DIRECTIONS:
- 1) Duplicate the car show newsletter from "We have included" up to and including "equipment, steering wheel?".
- 2) Please explain, in one to three sentences, why the mission is taking part in the fund raiser described in the car show newsletter.

PAGE TEXT:
⁂
Now, a lifetime later, I’m writing this newsletter to invite you to yet another car show. This one however, is completely different. Oh, don’t get me wrong it will include lots of shiny chrome and cool cars and trucks, but the reason for the show exceeds the show itself. Let me explain. THIS SHOW is a benefit for THIS MISSION! That’s right the Liberty Bible Church CAR SHOW this year is donating the proceeds of the show to Pacific NW Outreach! We have been selected. What an honor and what a blessing!
We have included all the information for the car show in this newsletter so you can attend. I know, I know, there are people who receive this who live across the country and cannot attend. Unless of course you’re interested in a road trip! But, you’re committed to our mission, helping Native Americans both physically and spiritually and you’d like to participate in the event by sending a gift in remembrance of a special Uncle or relative, or your memory of a black 1940 Ford coupe that your Dad drove when you were a kid. Or, the 1955 Chevy Bel- Air that you had in high school. You know the one with the Stewart Warner tach and Moon equipment, steering wheel?
Because we rely on financial donations to sustain this ministry we are participating in this creative and specific fund raiser. We appreciate the church leadership at Liberty Bible Church in Vancouver, selecting us as recipients and working to make this happen. Join us if you can and bring your family, friends and favorite hot rod. You can even hang the fuzzy dice from your mirror.
⁂
[Saved data entries]
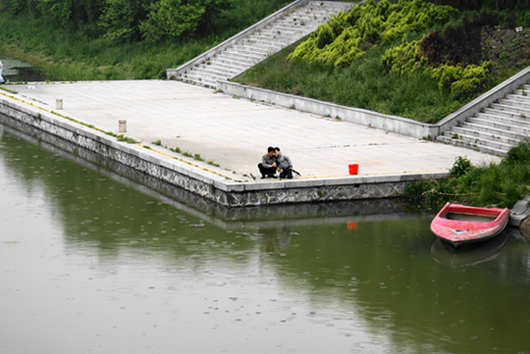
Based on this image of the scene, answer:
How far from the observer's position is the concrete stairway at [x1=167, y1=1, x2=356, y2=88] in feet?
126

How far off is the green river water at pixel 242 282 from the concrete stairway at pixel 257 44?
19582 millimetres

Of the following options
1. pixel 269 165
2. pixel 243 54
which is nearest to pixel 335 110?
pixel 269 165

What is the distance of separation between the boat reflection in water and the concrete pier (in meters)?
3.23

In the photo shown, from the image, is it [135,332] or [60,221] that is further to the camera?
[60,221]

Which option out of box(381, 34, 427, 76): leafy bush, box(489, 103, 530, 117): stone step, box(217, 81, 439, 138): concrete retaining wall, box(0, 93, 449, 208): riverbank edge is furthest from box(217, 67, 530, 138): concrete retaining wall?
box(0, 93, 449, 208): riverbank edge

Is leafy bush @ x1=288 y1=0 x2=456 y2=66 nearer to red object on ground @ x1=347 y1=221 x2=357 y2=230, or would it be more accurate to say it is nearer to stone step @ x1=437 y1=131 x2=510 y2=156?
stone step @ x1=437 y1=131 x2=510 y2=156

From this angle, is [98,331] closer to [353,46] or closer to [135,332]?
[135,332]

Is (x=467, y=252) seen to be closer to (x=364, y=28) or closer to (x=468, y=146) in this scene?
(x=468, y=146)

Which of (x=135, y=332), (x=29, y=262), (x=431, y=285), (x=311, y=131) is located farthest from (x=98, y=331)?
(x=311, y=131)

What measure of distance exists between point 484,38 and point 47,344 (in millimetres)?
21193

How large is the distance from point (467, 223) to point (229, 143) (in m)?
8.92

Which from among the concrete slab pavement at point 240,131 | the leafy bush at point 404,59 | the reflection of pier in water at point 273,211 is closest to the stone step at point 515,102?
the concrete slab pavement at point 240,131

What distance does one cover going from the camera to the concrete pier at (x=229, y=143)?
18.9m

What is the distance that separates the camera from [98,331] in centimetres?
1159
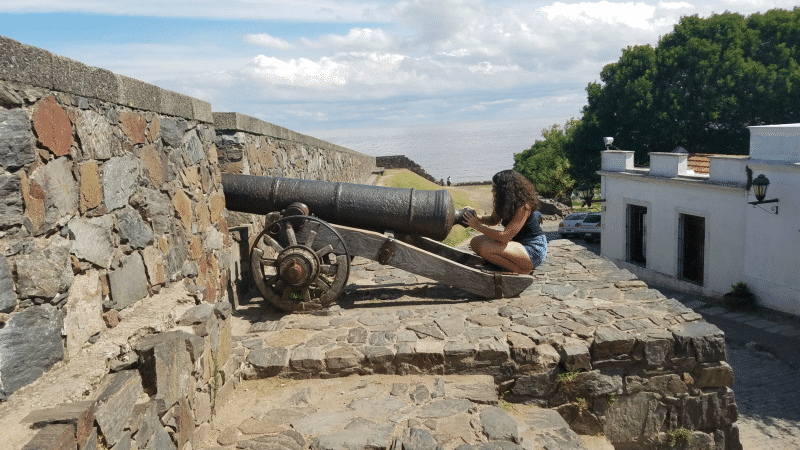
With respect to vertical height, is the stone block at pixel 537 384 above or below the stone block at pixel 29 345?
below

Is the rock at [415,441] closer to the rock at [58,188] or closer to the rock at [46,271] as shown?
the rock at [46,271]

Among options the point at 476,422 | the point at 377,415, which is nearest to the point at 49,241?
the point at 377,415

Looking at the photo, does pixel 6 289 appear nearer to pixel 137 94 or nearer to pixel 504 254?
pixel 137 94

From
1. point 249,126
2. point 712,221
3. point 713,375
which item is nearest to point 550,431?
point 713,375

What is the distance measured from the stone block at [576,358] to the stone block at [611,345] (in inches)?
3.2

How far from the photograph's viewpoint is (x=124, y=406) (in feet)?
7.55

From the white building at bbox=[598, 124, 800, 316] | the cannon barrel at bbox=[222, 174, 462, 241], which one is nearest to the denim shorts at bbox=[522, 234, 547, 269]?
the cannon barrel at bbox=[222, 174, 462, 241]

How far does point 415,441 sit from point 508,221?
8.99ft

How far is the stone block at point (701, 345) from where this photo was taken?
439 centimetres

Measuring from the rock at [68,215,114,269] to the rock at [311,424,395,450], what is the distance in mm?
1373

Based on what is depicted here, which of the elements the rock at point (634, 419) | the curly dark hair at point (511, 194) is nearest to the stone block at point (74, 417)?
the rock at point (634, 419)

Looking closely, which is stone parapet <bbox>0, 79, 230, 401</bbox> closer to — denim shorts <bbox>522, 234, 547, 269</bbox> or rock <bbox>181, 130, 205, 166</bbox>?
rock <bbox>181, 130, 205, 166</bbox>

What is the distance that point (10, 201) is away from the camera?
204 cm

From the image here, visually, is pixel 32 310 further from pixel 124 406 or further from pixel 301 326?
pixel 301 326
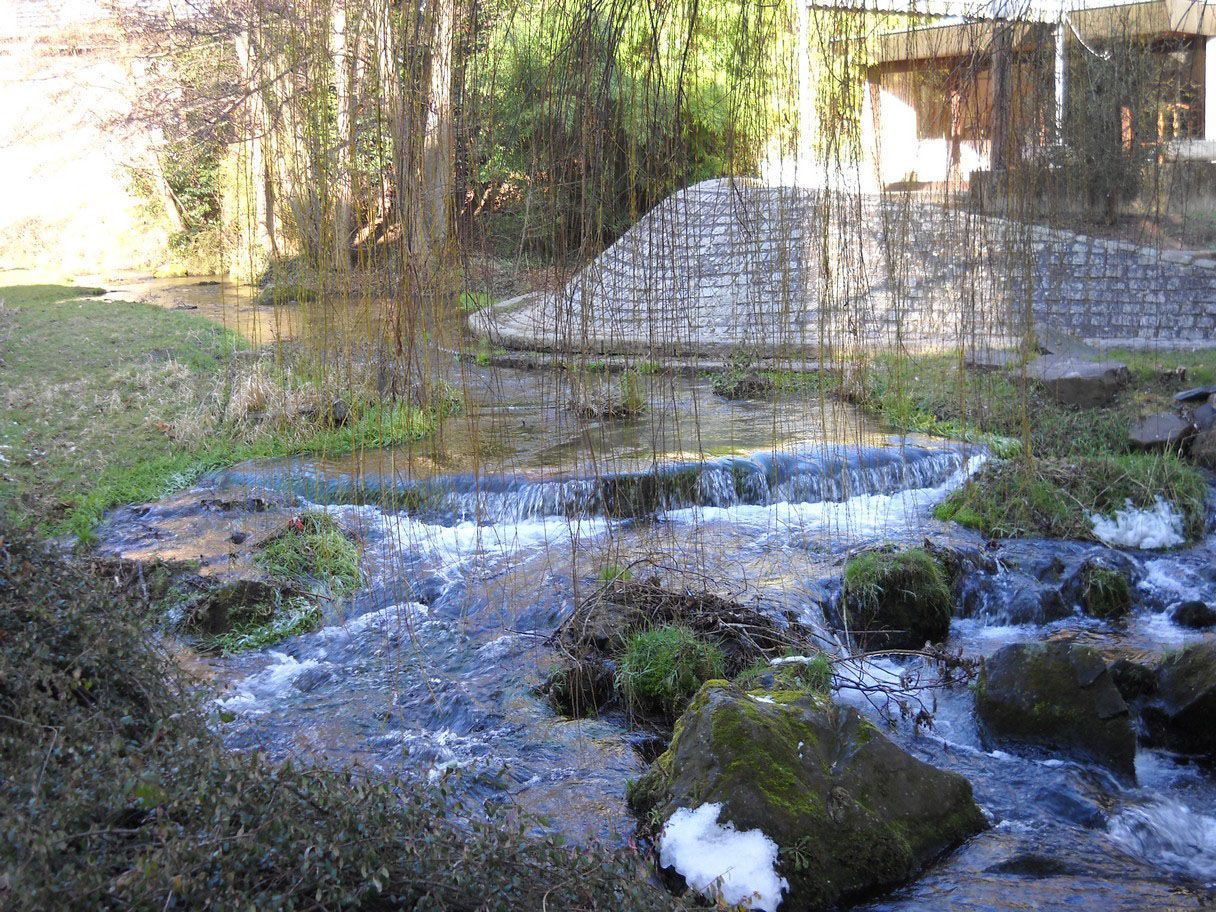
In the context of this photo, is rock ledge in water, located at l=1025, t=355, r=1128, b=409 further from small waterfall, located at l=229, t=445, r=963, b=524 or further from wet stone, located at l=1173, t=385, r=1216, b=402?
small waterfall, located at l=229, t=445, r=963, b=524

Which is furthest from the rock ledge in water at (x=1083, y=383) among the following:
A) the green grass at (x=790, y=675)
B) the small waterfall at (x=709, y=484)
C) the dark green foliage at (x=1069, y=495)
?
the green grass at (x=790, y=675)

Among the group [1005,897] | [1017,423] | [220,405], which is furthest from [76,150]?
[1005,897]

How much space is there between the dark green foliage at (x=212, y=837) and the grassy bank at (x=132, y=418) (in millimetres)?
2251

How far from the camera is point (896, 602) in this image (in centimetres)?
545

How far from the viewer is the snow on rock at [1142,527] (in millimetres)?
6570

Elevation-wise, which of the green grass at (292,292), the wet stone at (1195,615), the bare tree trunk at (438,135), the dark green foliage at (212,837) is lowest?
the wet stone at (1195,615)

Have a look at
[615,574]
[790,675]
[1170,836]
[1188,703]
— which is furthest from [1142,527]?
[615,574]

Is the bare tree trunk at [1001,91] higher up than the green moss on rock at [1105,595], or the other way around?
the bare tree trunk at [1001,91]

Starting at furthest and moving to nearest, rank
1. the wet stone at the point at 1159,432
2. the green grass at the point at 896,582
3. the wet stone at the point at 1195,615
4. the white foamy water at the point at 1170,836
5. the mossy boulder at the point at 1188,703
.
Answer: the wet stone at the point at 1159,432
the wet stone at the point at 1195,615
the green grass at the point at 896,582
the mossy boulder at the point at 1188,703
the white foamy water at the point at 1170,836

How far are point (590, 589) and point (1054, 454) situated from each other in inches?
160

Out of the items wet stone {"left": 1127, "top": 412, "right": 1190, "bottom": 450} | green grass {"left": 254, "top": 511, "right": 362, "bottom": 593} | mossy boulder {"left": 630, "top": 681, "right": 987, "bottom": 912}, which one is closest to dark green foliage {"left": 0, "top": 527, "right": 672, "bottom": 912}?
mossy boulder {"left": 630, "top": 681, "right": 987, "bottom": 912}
⁂
LIST OF SOLUTIONS:
- 1)
We have included all the information for the car show in this newsletter so you can attend. I know, I know, there are people who receive this who live across the country and cannot attend. Unless of course you’re interested in a road trip! But, you’re committed to our mission, helping Native Americans both physically and spiritually and you’d like to participate in the event by sending a gift in remembrance of a special Uncle or relative, or your memory of a black 1940 Ford coupe that your Dad drove when you were a kid. Or, the 1955 Chevy Bel- Air that you had in high school. You know the one with the Stewart Warner tach and Moon equipment, steering wheel?

- 2) The mission relies on financial donations to sustain its ministry, so it is participating in this creative and specific fund raiser. The Liberty Bible Church car show is donating its proceeds to Pacific NW Outreach.